Task item:
Lines with the word "frames": copy all of them from the entries below.

Dataset items
_____

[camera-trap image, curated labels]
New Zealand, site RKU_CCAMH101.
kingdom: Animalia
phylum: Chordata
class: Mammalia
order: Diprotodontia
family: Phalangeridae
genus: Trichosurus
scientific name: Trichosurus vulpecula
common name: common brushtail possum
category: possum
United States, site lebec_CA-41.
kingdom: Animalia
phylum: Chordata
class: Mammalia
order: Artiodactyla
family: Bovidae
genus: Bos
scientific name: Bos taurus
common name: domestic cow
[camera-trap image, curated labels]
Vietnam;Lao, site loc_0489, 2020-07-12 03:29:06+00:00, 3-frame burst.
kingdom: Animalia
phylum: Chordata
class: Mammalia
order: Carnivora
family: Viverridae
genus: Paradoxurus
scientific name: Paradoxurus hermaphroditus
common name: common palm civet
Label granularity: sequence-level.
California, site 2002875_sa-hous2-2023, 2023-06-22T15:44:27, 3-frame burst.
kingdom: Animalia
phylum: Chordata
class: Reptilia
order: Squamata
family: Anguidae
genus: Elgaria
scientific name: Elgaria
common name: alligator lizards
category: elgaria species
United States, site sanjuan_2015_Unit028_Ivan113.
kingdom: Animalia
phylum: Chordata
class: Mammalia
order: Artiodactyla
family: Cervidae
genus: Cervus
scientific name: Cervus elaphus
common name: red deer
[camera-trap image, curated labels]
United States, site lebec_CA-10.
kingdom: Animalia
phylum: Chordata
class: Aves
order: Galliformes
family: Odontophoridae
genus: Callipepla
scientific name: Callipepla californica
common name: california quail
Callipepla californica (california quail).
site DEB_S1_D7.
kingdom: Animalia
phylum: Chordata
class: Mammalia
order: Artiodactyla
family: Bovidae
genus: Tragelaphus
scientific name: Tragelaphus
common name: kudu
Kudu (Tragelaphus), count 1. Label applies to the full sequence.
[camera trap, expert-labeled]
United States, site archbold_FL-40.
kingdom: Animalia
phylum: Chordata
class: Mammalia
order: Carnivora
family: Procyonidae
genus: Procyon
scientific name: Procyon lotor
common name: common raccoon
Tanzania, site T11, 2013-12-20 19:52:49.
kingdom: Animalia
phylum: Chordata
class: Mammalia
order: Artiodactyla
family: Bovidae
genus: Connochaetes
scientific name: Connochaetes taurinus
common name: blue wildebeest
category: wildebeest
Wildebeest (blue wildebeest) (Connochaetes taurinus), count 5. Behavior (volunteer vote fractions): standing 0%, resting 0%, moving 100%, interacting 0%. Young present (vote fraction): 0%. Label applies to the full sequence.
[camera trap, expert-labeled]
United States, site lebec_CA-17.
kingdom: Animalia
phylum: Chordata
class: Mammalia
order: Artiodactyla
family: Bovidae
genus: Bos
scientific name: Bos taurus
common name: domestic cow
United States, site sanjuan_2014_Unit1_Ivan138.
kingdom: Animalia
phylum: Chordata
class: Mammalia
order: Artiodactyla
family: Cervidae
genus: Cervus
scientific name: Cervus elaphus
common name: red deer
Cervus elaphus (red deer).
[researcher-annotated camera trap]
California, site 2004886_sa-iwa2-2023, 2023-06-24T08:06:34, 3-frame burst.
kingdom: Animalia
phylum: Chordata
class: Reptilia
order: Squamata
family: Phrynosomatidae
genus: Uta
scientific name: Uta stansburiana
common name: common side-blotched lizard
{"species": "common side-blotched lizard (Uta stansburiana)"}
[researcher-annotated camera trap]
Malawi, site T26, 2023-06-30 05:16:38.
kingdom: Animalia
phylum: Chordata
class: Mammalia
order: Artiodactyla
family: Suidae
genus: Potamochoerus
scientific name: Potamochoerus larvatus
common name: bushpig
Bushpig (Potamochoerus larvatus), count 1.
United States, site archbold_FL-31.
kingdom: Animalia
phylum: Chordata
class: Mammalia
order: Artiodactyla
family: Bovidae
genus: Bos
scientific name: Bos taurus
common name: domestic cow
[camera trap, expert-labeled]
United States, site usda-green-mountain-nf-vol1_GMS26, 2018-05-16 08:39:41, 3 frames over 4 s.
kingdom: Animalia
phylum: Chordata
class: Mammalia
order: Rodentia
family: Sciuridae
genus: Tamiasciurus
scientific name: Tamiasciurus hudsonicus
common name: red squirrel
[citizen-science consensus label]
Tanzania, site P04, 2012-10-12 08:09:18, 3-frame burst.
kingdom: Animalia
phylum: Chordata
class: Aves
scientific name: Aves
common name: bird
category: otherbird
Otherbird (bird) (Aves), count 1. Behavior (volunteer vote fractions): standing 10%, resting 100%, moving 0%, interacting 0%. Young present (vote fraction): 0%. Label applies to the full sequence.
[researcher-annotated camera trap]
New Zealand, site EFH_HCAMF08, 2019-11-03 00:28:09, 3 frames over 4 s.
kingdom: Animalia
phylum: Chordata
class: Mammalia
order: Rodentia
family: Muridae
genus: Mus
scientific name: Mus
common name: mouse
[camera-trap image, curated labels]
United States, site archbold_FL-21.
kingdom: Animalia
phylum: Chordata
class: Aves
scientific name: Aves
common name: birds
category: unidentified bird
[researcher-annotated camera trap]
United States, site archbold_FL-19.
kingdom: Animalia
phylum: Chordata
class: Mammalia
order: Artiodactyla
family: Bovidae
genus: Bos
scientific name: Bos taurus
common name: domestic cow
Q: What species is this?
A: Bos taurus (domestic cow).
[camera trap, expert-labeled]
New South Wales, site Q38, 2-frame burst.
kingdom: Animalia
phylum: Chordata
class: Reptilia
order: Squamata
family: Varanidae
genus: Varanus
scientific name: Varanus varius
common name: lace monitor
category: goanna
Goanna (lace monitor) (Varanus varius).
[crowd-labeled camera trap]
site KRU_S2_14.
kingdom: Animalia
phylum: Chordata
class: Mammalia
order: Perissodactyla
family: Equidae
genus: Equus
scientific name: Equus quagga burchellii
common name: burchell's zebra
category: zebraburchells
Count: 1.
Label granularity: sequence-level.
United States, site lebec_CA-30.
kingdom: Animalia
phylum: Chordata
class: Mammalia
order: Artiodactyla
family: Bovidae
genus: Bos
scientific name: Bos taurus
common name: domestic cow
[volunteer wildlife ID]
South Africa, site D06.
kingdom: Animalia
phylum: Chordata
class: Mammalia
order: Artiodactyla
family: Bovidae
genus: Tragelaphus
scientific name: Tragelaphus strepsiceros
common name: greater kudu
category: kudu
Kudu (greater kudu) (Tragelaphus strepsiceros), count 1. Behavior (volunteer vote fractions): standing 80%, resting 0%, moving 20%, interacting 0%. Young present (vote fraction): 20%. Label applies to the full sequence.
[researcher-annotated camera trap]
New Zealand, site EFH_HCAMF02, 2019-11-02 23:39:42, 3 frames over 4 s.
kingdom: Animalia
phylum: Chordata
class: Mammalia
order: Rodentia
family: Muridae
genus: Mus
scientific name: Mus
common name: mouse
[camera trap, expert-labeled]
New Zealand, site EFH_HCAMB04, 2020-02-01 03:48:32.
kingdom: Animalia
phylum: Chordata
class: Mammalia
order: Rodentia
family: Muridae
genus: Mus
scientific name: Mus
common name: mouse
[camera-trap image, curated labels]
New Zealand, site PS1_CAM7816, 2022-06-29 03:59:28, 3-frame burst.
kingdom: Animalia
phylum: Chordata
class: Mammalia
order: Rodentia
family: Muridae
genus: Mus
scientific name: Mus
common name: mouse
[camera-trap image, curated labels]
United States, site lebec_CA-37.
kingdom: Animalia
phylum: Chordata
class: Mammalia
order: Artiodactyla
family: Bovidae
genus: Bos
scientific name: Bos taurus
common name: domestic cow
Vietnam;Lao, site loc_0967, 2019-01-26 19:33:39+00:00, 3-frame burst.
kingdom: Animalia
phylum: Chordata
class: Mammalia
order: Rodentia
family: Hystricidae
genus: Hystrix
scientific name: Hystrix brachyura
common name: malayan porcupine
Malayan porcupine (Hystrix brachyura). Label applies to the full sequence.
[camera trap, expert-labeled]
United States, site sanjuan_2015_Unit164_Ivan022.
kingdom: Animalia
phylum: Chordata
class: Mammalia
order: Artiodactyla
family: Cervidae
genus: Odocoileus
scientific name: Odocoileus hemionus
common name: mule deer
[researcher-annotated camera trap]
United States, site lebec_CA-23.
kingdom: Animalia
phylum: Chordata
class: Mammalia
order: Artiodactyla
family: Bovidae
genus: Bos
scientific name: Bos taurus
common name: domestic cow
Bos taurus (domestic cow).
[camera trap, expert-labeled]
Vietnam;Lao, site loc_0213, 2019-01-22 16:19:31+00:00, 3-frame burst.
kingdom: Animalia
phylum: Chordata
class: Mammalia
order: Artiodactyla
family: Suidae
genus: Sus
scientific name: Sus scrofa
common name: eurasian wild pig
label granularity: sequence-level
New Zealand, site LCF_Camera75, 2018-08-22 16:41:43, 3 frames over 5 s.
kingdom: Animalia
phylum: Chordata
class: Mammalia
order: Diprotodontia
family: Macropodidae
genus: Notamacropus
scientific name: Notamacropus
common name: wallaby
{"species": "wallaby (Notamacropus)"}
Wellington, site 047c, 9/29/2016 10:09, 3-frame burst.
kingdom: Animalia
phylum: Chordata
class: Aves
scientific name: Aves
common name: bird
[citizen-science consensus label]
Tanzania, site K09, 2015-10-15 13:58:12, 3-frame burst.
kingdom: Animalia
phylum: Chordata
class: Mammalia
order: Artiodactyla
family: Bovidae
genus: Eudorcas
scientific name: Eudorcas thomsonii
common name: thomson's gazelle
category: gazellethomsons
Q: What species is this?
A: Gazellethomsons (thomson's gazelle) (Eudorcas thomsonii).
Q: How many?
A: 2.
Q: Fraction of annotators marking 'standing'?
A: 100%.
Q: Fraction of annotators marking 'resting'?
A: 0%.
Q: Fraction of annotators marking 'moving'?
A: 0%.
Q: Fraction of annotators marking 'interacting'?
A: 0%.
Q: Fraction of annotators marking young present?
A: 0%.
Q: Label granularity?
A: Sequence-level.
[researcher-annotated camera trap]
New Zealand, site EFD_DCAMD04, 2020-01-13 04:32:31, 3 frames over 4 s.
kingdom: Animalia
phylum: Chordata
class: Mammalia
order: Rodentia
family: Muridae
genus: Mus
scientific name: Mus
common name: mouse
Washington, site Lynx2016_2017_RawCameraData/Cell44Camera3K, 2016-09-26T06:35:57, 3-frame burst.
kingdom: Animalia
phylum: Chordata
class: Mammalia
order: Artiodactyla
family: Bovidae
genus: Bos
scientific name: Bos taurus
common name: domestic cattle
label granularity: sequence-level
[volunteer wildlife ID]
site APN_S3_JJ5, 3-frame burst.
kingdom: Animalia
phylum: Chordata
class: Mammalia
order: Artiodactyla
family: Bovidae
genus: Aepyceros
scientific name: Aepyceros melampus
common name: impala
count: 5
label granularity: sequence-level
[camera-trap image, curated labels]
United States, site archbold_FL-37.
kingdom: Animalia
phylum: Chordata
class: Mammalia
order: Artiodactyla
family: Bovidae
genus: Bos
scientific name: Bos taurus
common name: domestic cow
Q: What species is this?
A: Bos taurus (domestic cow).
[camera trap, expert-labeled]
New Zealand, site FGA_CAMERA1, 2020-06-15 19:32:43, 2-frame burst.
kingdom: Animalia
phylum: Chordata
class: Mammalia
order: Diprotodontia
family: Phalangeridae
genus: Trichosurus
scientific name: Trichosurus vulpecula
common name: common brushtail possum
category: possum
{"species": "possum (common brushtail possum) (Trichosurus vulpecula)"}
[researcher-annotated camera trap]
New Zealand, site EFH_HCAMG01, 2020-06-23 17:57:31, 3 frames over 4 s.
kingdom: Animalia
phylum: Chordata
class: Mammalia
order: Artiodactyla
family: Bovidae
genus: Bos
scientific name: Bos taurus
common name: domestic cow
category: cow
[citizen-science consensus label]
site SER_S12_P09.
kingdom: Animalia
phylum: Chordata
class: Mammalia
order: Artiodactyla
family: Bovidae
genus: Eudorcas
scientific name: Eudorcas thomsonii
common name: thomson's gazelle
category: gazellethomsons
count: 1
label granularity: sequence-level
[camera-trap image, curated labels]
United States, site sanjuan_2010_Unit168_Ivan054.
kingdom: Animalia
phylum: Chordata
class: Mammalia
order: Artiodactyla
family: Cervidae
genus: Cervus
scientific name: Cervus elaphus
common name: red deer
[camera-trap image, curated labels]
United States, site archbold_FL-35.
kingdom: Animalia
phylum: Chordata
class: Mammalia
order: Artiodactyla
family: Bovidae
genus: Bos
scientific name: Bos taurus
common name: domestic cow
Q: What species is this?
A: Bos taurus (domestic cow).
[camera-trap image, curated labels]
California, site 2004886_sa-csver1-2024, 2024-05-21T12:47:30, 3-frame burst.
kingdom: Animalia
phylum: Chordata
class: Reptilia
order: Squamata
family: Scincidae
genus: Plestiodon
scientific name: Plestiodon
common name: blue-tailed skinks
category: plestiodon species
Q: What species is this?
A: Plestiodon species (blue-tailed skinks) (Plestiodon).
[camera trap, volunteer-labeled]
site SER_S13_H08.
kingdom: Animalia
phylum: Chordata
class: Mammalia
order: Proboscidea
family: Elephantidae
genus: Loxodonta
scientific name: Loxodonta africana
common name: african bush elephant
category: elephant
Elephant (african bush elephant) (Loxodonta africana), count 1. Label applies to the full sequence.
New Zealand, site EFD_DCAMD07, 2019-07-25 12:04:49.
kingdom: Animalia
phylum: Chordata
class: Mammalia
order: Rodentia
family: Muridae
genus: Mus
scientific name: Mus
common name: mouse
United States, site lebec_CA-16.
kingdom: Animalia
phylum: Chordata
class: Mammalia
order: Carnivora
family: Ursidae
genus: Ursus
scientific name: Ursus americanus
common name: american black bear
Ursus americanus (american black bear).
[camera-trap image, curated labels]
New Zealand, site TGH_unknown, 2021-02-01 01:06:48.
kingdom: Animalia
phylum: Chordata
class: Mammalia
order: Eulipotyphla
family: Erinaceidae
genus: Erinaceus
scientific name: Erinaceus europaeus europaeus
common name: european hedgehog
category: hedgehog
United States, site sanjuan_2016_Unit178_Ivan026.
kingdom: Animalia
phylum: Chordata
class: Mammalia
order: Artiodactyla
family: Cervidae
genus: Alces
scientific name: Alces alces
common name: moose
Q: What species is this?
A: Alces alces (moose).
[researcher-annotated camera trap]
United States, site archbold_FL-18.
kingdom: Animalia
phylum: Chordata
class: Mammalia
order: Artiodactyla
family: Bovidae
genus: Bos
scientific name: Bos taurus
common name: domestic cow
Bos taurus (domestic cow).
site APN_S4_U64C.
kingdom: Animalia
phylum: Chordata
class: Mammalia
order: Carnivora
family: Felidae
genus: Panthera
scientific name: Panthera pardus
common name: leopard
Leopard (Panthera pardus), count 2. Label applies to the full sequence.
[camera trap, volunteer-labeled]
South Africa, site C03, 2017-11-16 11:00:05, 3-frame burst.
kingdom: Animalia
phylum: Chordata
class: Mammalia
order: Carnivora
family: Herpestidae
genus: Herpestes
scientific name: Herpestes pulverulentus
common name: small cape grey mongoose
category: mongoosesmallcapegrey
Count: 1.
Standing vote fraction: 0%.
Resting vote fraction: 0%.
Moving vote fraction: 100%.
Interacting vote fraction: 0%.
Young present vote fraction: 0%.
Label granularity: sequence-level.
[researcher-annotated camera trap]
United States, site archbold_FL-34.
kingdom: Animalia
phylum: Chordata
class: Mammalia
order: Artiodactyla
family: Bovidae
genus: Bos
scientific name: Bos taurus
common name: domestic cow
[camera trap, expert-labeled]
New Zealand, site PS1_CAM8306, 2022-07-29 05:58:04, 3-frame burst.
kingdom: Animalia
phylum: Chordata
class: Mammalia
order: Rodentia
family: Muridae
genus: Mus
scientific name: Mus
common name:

_____

Task output:
United States, site usda-green-mountain-nf-vol1_GMS26, 2018-05-16 08:39:41, 3 frames over 4 s.
New Zealand, site EFH_HCAMF08, 2019-11-03 00:28:09, 3 frames over 4 s.
New Zealand, site EFH_HCAMF02, 2019-11-02 23:39:42, 3 frames over 4 s.
New Zealand, site LCF_Camera75, 2018-08-22 16:41:43, 3 frames over 5 s.
New Zealand, site EFD_DCAMD04, 2020-01-13 04:32:31, 3 frames over 4 s.
New Zealand, site EFH_HCAMG01, 2020-06-23 17:57:31, 3 frames over 4 s.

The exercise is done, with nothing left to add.